* WHAT NEEDS TO BE DONE: Please count the lines below that contain the string "cone", with case counting, and give only that number.
--- start LISTED RECORDS ---
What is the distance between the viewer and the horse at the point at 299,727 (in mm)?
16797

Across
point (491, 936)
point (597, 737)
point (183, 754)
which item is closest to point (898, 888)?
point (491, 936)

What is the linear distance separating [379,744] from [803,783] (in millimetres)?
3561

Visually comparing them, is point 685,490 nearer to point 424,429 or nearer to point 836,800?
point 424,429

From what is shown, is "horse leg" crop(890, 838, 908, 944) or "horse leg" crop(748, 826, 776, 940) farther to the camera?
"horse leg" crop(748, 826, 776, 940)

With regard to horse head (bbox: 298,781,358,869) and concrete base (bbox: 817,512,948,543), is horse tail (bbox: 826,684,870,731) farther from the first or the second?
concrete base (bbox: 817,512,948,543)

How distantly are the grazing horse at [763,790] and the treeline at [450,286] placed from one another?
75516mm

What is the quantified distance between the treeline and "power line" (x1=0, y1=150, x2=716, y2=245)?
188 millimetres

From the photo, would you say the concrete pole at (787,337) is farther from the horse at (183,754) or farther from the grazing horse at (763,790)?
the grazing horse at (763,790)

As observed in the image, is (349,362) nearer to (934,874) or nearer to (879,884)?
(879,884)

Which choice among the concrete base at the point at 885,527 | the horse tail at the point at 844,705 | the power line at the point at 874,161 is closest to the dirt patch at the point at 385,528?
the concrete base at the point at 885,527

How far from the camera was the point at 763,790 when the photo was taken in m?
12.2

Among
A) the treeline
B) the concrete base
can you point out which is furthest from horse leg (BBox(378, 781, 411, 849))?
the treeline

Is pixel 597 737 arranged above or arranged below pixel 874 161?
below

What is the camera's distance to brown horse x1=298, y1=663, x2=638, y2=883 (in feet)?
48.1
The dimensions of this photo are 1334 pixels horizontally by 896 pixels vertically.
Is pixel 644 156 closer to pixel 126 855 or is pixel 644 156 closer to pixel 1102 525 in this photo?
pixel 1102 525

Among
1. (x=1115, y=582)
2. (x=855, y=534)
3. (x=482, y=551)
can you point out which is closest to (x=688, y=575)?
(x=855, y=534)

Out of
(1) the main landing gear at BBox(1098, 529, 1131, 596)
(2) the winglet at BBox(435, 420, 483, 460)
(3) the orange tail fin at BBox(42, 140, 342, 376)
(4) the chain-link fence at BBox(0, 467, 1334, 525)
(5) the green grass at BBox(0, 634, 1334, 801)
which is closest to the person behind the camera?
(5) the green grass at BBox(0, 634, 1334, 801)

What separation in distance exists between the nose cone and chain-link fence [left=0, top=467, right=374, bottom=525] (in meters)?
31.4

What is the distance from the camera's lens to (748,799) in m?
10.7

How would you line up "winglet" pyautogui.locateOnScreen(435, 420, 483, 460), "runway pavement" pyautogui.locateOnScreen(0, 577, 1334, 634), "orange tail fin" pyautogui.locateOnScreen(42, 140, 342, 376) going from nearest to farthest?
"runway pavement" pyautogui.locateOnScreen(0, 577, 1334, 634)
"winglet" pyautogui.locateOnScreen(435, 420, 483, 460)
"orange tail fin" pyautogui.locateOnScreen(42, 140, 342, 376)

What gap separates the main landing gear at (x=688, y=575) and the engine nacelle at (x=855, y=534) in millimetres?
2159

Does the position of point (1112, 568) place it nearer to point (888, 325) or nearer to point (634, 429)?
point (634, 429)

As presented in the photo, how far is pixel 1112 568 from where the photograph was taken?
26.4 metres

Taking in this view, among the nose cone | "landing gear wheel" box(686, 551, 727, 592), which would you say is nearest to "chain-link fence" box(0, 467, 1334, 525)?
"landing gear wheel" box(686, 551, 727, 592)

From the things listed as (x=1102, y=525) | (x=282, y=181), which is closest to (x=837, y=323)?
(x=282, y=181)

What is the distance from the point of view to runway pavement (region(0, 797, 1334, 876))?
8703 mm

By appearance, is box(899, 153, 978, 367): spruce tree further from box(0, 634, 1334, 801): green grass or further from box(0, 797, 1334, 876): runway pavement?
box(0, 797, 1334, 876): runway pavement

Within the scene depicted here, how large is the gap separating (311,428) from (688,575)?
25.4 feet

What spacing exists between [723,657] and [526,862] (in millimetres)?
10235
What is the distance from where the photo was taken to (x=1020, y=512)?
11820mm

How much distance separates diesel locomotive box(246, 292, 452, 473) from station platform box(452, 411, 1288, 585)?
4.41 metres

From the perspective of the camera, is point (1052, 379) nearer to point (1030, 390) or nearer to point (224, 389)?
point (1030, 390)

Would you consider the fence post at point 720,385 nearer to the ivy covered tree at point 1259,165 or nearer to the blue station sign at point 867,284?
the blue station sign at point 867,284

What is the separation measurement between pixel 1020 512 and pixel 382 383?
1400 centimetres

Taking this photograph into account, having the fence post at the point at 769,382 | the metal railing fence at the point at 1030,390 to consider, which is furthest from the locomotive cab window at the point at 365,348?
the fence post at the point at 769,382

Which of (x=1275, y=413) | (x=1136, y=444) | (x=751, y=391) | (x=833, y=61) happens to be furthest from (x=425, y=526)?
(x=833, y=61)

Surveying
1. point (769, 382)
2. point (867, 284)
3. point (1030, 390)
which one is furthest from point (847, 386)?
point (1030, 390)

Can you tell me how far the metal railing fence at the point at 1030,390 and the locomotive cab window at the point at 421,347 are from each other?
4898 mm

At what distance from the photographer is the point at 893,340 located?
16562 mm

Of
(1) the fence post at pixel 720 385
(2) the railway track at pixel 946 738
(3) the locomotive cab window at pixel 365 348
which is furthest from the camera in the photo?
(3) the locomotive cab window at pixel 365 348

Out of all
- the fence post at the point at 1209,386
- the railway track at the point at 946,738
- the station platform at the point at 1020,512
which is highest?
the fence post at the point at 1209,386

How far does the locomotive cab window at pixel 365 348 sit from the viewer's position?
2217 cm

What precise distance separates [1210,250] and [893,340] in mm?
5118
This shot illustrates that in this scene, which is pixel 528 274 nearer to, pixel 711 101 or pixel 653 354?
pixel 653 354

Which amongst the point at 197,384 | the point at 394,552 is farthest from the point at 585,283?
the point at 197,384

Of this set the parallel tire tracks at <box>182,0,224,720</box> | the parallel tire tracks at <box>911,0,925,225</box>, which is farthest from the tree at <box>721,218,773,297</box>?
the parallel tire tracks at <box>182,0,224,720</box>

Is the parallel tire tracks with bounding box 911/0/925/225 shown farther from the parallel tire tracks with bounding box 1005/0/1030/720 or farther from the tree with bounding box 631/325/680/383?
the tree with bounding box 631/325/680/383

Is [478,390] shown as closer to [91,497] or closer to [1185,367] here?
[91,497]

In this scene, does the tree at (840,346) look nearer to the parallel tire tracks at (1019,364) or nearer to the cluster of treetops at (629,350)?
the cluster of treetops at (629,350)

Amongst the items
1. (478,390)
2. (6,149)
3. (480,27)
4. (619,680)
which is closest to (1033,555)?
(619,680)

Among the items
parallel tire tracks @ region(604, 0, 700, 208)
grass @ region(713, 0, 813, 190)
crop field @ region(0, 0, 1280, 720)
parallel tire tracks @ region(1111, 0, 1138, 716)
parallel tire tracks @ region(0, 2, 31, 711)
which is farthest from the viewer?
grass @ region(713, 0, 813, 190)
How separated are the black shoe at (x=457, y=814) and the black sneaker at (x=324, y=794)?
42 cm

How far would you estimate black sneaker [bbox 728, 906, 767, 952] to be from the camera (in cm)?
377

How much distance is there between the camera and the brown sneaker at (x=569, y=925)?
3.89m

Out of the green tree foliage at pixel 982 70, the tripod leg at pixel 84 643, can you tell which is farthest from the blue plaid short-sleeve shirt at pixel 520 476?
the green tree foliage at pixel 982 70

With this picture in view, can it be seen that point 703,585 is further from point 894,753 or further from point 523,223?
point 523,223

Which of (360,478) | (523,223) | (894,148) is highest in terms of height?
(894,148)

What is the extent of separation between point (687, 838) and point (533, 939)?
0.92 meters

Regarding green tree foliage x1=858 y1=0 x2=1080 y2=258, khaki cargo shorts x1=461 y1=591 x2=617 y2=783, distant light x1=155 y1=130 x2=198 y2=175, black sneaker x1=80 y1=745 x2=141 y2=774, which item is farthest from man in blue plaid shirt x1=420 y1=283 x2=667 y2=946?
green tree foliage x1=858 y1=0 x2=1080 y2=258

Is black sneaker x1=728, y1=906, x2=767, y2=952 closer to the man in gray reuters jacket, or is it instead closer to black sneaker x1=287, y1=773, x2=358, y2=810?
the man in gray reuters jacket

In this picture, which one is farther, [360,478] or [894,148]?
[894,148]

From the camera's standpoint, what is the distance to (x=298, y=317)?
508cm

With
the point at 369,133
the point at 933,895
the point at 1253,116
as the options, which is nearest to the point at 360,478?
--- end LISTED RECORDS ---
* TASK RESULT: 2